A Ausführungsbürgschaft

Definition :
Sicherheit für die Einhaltung der vom Auftragnehmer gegenüber dem Auftraggeber übernommenen vertraglichen Verpflichtungen zur Ausführung bis zur (Gebrauch) Abnahme des Gewerkes.
Ablauf :
Der Auftragnehmer hat aus dem Werkvertrag Verpflichtungen zu erfüllen. Zur Absicherung dieser Leistungsverpflichtungen des Auftragnehmers lässt sich der Auftraggeber z. B. für den Fall der Insolvenz des Auftragnehmers eine Bürgschaft als Sicherheit geben. Mit Abnahme der Leistung wird die Bürgschaft zurückgegeben.
Zielgruppe :
Bauunternehmen, Bauhandwerker, Bauträger und Generalunternehmer, Unternehmen des Maschinen- und Anlagenbaus sowie des Garten- und Landschaftsbaus.
Hinweis :
Ist auch Bestandteil der Vertragserfüllungsbürgschaft. Konventionalstrafen sind nicht Gegenstand der Bürgschaft. Die Bürgschaftssumme beträgt in der Regel 10 % vom Auftragswert.
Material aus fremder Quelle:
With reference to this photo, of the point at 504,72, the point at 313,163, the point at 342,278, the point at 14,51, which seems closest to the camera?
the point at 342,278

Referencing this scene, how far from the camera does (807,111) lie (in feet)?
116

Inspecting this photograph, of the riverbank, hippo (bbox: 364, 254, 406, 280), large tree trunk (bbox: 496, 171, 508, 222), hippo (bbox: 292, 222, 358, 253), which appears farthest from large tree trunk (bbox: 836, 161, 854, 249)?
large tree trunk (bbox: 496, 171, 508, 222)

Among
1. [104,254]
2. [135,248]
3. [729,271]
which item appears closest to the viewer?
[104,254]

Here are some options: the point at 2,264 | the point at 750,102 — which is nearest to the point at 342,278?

A

Bürgschaft nach § 1a Arbeitnehmerentsendegesetz, § 28e Sozialgesetzbuch IV
Definition :
Absicherung des Regresses, wenn der Unternehmer Sozialversicherungsbeiträge und Arbeitnehmerentgelte zahlt, die der von ihm beauftragte Subunternehmer oder Arbeitnehmerverleiher nicht erbracht hat.
Ablauf :
Ein Unternehmer (A) beauftragt einen anderen Unternehmer (B) mit der Erbringung von Bauleistungen. A haftet für die Verpflichtung von B zur Zahlung des Mindestentgelts und zur Abführung der Sozialversicherungsbeiträge der Mitarbeiter des B. Den Erstattungsanspruch gegen B lässt A sich durch eine Bürgschaft absichern.
Zielgruppe :
Unternehmen, die als Nachunternehmer mit der Erbringung von Bauleistungen beauftragt werden oder Arbeitskräfte leihen.